Re: Are BPF programs preemptible?

Alexei Starovoitov <alexei.starovoitov@xxxxxxxxx> · Wed, 25 Jan 2023 18:22:34 -0800

On Wed, Jan 25, 2023 at 11:59 AM Yaniv Agman <yanivagman@xxxxxxxxx> wrote:
>
> > Anyway back to preempt_disable(). Think of it as a giant spin_lock
> > that covers the whole program. In preemptable kernels it hurts
> > tail latency and fairness, and is completely unacceptable in RT.
> > That's why we moved to migrate_disable.
> > Technically we can add bpf_preempt_disable() kfunc, but if we do that
> > we'll be back to square one. The issues with preemptions and RT
> > will reappear.
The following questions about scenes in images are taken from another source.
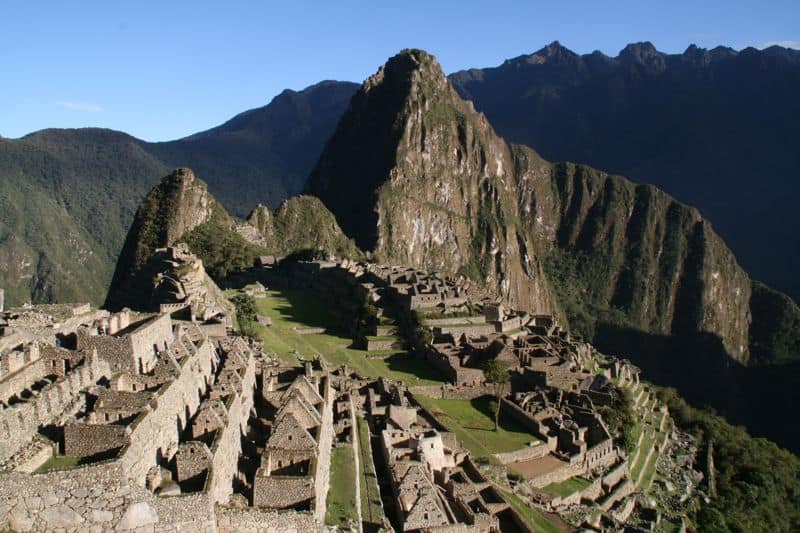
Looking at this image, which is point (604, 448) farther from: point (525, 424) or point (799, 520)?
point (799, 520)

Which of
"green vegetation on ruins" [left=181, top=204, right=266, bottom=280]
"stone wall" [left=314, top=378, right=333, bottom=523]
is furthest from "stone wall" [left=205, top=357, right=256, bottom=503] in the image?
"green vegetation on ruins" [left=181, top=204, right=266, bottom=280]

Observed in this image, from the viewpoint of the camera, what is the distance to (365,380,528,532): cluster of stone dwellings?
21.6 m

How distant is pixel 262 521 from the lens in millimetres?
15344

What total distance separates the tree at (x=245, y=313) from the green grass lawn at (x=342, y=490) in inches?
734

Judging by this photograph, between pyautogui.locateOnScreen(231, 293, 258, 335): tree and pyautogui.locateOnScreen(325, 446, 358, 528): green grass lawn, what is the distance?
734 inches

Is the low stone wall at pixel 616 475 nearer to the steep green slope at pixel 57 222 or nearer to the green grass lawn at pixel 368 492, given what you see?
the green grass lawn at pixel 368 492

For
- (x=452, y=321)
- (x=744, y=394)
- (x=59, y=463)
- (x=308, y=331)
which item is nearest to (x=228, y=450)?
(x=59, y=463)

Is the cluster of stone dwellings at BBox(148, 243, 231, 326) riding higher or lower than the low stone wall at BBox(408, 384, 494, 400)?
higher

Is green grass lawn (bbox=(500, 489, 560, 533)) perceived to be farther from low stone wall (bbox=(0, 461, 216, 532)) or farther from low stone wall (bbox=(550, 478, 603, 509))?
low stone wall (bbox=(0, 461, 216, 532))

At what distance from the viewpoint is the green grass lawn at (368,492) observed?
1960 cm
So let's figure out a different solution.
> > Why not use a scratch buffer per program ?
>
> Totally understand the reason for avoiding preemption disable,
> especially in RT kernels.
> I believe the answer for why not to use a scratch buffer per program
> will simply be memory space.
> In our use-case, Tracee [1], we let the user choose whatever events to
> trace for a specific workload.
> This list of events is very big, and we have many BPF programs
> attached to different places of the kernel.
> Let's assume that we have 100 events, and for each event we have a
> different BPF program.
> Then having 32kb per-cpu scratch buffers translates to 3.2MB per one
> cpu, and ~100MB per 32 CPUs, which is more common for our case.
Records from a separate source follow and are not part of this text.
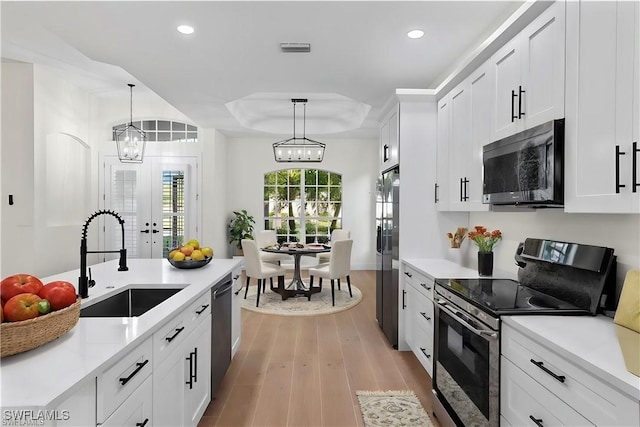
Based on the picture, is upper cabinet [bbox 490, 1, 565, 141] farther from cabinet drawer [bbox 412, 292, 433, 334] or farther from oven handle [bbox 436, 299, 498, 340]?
cabinet drawer [bbox 412, 292, 433, 334]

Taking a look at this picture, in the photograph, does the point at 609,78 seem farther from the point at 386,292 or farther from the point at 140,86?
the point at 140,86

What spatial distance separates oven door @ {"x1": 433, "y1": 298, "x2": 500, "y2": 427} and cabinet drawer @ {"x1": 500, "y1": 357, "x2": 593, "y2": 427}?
47mm

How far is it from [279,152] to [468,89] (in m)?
3.17

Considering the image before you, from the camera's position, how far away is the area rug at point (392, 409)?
230 cm

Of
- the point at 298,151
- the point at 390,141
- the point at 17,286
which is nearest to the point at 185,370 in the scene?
the point at 17,286

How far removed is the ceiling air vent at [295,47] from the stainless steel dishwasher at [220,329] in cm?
197

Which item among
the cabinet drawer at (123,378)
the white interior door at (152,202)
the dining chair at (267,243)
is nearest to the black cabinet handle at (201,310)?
the cabinet drawer at (123,378)

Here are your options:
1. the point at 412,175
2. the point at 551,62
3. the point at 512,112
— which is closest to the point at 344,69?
the point at 412,175

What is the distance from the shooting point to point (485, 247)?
2.58m

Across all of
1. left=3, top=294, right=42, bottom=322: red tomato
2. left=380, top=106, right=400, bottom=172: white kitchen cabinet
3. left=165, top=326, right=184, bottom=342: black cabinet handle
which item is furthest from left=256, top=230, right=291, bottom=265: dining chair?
left=3, top=294, right=42, bottom=322: red tomato

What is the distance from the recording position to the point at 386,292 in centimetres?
385

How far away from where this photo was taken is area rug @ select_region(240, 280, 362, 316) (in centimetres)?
472

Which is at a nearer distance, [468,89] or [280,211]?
[468,89]

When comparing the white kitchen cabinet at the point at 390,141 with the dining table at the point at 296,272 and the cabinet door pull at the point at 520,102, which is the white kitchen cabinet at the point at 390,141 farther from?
the dining table at the point at 296,272
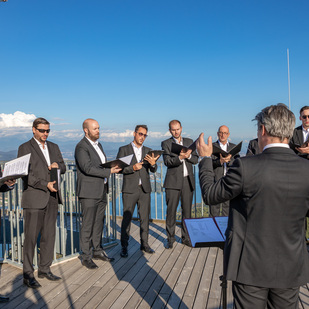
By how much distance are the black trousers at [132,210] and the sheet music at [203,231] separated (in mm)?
2507

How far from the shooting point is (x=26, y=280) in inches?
131

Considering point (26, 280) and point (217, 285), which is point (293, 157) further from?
point (26, 280)

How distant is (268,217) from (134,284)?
2392 mm

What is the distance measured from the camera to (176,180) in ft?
15.1

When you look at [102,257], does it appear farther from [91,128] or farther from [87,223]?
[91,128]

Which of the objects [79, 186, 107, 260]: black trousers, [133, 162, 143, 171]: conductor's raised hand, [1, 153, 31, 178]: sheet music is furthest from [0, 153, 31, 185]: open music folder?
[133, 162, 143, 171]: conductor's raised hand

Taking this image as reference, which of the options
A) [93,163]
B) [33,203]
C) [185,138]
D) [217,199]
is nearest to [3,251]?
[33,203]

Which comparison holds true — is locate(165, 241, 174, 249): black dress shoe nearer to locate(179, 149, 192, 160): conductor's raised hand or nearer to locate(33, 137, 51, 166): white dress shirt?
locate(179, 149, 192, 160): conductor's raised hand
Well, 100 bpf progs consume at least a page each,
so you might want one program attached to all events.

> Since we always add new events to Tracee, this will also not be scalable.
> Yet, if there is no other solution, I believe we will go in that direction
>
> [1] https://github.com/aquasecurity/tracee/blob/main/pkg/ebpf/c/tracee.bpf.c

you're talking about BPF_PERCPU_ARRAY(scratch_map, scratch_t, 1); ?

Insead of scratch_map per program, use atomic per-cpu counter
for recursion.
You'll have 3 levels in the worst case.
So it will be:
BPF_PERCPU_ARRAY(scratch_map, scratch_t, 3);
On prog entry increment the recursion counter, on exit decrement.
And use that particular scratch_t in the prog.